*** Block opens ***
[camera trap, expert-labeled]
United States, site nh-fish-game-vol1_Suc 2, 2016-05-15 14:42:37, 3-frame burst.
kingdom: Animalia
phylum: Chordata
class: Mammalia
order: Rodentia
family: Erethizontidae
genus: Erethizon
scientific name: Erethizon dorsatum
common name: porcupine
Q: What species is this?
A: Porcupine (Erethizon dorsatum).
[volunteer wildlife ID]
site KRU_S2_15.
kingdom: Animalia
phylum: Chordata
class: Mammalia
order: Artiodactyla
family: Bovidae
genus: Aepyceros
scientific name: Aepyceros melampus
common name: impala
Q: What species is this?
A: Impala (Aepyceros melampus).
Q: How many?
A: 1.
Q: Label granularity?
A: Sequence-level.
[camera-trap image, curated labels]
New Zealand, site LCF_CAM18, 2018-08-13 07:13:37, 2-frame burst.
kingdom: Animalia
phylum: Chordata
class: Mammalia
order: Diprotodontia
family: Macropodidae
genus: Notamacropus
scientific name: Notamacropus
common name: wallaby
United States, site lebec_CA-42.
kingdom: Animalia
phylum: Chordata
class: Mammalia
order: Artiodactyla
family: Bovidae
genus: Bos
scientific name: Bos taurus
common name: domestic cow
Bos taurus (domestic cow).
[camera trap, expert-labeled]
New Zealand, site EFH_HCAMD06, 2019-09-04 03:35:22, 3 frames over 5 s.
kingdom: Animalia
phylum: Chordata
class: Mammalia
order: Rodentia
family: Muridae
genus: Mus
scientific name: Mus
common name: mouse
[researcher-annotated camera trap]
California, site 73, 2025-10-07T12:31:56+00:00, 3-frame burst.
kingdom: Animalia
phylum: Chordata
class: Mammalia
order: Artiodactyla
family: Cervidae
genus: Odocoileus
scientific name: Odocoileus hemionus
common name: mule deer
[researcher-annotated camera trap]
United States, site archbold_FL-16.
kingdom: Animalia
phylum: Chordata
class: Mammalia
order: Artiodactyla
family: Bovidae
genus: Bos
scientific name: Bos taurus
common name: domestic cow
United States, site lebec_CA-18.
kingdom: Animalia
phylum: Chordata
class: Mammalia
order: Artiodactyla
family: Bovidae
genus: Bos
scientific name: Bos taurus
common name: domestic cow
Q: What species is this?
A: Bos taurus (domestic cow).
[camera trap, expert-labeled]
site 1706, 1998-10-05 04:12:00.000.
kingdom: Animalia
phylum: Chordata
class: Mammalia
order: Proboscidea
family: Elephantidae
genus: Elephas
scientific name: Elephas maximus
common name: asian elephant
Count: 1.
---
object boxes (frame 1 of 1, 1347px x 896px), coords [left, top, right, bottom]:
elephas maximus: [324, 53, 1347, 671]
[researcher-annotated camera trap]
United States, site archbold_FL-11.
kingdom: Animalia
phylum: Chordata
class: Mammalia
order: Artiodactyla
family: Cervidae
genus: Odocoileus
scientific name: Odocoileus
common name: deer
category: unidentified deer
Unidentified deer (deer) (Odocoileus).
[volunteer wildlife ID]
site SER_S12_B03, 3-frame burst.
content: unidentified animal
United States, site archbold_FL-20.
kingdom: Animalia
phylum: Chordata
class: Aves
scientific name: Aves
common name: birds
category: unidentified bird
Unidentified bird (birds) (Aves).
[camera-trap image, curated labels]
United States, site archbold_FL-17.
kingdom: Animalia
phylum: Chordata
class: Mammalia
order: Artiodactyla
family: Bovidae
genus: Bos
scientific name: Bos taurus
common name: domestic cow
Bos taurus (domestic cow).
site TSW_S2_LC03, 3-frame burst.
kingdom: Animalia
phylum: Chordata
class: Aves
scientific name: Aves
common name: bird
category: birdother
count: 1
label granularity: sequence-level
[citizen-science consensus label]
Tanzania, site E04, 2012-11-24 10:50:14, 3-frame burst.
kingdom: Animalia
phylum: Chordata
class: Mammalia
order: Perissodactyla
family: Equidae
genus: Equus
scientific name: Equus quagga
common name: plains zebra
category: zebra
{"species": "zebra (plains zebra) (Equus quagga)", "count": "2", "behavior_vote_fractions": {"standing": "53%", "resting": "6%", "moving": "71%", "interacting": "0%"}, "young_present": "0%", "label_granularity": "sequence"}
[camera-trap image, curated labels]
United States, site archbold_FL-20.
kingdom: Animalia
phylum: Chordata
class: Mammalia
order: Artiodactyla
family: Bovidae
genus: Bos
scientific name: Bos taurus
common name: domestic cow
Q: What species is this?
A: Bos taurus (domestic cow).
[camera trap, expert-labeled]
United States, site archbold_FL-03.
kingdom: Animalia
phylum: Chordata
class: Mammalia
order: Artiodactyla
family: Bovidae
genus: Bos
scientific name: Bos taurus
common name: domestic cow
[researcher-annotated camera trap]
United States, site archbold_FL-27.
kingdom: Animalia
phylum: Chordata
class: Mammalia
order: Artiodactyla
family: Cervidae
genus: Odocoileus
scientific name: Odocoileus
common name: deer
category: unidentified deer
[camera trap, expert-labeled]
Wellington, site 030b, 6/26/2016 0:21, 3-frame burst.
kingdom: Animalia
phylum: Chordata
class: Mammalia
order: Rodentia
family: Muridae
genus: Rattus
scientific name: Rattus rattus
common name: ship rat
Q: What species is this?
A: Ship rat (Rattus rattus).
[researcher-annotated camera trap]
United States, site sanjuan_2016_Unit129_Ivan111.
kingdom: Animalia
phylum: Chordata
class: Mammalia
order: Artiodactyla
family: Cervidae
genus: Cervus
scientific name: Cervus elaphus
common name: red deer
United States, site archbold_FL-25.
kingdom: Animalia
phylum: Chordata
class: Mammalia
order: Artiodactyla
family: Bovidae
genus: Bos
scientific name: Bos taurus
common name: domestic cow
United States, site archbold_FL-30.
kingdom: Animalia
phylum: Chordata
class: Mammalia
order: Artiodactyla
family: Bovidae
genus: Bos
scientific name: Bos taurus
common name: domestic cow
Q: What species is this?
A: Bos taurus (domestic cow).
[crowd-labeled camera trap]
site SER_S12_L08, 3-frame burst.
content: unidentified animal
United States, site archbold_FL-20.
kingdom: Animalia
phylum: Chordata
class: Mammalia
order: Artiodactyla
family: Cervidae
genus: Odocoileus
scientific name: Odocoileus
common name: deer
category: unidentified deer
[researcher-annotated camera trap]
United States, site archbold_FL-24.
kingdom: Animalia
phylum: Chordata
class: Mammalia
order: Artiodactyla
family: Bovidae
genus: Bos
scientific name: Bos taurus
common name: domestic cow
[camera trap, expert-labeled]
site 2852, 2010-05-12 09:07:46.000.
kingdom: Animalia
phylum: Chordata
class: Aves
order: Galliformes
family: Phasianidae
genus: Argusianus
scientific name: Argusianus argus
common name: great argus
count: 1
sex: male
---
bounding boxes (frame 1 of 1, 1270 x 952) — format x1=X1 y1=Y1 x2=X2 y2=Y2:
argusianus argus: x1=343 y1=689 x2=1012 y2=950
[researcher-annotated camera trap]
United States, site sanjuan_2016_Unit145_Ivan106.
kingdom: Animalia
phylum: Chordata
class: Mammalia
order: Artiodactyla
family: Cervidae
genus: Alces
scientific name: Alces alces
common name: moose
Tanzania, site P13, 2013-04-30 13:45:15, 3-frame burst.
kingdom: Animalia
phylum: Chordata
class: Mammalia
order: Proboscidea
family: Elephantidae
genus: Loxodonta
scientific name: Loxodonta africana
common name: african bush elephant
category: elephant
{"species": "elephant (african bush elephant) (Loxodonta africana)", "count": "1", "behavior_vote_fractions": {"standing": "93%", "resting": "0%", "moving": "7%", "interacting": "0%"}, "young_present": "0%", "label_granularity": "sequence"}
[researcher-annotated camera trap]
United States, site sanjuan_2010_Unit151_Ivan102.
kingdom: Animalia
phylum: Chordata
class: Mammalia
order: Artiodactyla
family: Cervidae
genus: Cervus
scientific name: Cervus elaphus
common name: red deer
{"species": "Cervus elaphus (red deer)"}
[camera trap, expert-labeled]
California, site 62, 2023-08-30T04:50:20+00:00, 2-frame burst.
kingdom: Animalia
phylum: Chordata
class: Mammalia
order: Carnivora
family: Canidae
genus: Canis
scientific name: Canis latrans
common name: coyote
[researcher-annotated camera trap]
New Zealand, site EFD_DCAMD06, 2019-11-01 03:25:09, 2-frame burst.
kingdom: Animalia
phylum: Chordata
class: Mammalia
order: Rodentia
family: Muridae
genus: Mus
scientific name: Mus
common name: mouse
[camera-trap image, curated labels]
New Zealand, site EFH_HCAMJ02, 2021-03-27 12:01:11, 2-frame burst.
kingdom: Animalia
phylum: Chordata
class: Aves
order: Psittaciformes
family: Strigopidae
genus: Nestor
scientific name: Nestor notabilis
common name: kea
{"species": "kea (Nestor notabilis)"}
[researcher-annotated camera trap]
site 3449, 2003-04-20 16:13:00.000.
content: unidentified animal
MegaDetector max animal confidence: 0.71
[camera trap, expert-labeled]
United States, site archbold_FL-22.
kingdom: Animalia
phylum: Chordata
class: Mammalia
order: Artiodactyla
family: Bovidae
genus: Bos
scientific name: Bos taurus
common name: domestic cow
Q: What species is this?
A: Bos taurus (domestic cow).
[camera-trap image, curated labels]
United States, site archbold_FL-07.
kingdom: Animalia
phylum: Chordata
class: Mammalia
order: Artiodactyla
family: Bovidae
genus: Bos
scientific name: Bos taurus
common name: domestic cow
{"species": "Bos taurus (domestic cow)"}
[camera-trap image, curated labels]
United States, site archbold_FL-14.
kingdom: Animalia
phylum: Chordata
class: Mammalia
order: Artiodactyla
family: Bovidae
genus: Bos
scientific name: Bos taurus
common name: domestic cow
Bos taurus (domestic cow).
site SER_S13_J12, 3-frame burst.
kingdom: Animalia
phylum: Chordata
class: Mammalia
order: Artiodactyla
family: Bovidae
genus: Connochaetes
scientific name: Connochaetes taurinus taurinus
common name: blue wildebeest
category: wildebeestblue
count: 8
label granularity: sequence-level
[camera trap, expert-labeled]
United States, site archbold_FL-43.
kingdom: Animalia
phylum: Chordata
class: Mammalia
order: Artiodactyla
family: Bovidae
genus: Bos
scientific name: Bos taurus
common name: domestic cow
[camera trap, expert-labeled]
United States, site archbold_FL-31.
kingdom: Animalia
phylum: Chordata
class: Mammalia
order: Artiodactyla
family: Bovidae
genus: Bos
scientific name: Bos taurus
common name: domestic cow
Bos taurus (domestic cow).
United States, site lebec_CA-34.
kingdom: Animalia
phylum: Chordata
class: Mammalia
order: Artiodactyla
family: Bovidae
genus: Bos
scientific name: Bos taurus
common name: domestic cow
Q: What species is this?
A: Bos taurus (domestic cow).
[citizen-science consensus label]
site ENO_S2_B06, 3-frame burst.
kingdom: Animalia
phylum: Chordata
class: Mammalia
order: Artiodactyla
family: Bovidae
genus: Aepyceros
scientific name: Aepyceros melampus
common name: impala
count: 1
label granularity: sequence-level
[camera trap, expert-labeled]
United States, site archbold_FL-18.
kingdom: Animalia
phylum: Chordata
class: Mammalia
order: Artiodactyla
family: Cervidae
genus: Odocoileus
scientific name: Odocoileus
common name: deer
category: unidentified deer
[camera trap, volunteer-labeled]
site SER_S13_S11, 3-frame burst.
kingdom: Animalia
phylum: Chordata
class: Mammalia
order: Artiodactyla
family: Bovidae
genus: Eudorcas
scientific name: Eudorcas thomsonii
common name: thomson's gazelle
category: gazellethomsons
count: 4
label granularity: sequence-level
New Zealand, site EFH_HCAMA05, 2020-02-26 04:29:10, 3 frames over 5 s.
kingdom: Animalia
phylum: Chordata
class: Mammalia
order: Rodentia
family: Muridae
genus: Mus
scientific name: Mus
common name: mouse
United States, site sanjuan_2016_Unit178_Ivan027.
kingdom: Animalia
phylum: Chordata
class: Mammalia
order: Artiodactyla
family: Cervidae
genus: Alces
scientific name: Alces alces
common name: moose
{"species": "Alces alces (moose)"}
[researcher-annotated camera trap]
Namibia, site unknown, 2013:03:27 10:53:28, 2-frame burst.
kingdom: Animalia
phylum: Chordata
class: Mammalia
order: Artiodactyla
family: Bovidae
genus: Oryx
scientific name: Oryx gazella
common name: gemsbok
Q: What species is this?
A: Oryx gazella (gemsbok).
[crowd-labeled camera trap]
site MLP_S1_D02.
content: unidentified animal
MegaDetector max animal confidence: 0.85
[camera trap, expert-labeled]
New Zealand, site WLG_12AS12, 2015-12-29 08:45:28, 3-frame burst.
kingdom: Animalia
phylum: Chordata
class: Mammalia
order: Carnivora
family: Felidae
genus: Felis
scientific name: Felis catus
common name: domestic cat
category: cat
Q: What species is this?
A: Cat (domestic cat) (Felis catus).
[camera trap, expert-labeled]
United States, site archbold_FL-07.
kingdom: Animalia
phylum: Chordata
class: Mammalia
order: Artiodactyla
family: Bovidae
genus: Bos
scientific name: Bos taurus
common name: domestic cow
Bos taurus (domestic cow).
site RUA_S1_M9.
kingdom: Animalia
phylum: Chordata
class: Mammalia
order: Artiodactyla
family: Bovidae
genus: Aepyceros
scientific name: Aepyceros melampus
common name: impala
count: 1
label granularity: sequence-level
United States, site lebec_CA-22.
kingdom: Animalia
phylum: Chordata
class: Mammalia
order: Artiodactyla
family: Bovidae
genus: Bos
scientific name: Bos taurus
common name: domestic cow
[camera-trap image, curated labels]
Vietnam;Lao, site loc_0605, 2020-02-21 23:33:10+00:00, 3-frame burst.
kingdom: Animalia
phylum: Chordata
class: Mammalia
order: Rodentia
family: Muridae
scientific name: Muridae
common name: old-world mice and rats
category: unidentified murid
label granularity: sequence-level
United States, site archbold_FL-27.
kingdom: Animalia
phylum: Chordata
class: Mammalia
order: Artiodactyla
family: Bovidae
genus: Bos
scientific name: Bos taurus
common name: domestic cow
*** Block closes ***
Your task - Display each line of the data where "MegaDetector" occurs.

Written answer -
MegaDetector max animal confidence: 0.71
MegaDetector max animal confidence: 0.85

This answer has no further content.